The 805s were broken-in by playing them for several weeks, though consideration of other family members ruled out using Tom Norton's method of breaking-in loudspeakers: driving the speakers face to face with high-level, out-of-phase pink noise for several days and nights. Unfortunately, the 28" Sound Anchor stands recommended by B&W for the 805 were not available for this review.

The B&W 805s passed all subjective listening tests with flying colors, doing equally well in both rooms. Pink noise was played to determine midband colorations and the optimum listening axis. The sound remained uniform during the sit-down, stand-up, walk-around test. Overall first impressions of the 805s were positive, based on their open, unrestrained top end. This quality stood out, particularly in comparison to the Quad ESL-63, the Sonus Faber Minima, and the Totem Model 1, all of which emphasized the midrange by comparison.

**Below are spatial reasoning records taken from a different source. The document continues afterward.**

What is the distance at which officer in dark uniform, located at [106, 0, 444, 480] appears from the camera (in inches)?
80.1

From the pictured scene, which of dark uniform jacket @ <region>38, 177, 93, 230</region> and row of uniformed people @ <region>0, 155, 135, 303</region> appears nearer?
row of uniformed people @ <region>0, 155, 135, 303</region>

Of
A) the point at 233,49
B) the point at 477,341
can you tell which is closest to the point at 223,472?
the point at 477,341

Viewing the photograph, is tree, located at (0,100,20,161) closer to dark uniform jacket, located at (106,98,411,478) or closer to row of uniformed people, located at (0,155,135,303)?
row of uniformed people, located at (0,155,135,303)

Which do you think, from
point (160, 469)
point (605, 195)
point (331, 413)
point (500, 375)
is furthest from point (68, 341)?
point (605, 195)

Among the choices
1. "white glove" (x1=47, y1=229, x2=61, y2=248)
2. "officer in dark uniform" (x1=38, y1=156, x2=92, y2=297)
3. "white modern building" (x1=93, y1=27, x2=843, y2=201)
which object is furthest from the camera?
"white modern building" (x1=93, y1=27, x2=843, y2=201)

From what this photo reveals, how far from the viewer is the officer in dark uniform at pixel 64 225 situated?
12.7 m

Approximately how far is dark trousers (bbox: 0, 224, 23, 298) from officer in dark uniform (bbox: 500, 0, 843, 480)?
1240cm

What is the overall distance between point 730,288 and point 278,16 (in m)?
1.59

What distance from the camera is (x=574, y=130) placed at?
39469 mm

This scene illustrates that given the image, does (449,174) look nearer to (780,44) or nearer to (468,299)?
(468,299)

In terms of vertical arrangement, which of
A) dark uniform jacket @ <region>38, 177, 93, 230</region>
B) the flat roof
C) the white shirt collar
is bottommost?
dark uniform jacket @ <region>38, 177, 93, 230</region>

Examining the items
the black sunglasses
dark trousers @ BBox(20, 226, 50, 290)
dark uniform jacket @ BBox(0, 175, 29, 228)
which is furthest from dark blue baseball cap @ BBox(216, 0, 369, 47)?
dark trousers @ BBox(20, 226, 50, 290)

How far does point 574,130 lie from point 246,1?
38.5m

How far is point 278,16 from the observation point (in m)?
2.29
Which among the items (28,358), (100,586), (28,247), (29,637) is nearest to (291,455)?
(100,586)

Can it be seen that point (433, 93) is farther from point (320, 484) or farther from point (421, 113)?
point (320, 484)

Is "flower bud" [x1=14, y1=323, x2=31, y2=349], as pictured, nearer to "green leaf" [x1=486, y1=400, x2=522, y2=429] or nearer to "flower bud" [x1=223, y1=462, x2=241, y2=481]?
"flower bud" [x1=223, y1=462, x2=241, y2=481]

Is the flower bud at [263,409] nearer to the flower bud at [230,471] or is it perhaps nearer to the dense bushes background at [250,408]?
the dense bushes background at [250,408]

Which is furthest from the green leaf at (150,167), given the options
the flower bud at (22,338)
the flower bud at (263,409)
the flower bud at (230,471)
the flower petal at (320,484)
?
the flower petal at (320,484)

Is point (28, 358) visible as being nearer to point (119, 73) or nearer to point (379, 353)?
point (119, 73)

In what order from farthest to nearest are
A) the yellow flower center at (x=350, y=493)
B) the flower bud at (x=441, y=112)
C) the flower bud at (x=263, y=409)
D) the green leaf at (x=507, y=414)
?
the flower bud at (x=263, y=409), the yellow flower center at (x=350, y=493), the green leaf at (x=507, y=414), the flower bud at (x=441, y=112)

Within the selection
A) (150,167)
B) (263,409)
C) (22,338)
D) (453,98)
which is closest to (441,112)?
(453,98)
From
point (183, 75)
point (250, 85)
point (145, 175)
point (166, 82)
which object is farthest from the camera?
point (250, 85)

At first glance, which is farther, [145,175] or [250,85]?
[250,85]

The 805's bottom end was quite good. Test signals on Stereophile's Test CD 2 revealed that the 805s could produce clean bass down to 40Hz in my room, even without the accessory bass-alignment filter. With the filter inserted between the Classé DR-6 preamp and the Levinson No.27.5, the bass response attained greater solidity around 40Hz, rolling off more gradually below. There were only minimal traces of doubling at lower frequencies. For most music, this rolloff was so smooth that I found myself not missing the deep bass. Lyle Lovett's gospel tale on "Church" (on Joshua Judges Ruth, MCA MCAD-10475) had plenty of bass definition in the bass and drums. Jeff Beck's "Behind the Veil" (Jeff Beck's Guitar Shop, Epic EK 44313) had lots of bass slam and snap. I found the Mark Levinson No.27 and KSA-250 amplifiers to be best for reproducing the punch of a kickdrum when driving the 805s. The 805, with its larger cabinet, had more bass punch than the smaller-volume Sonus Faber Minima.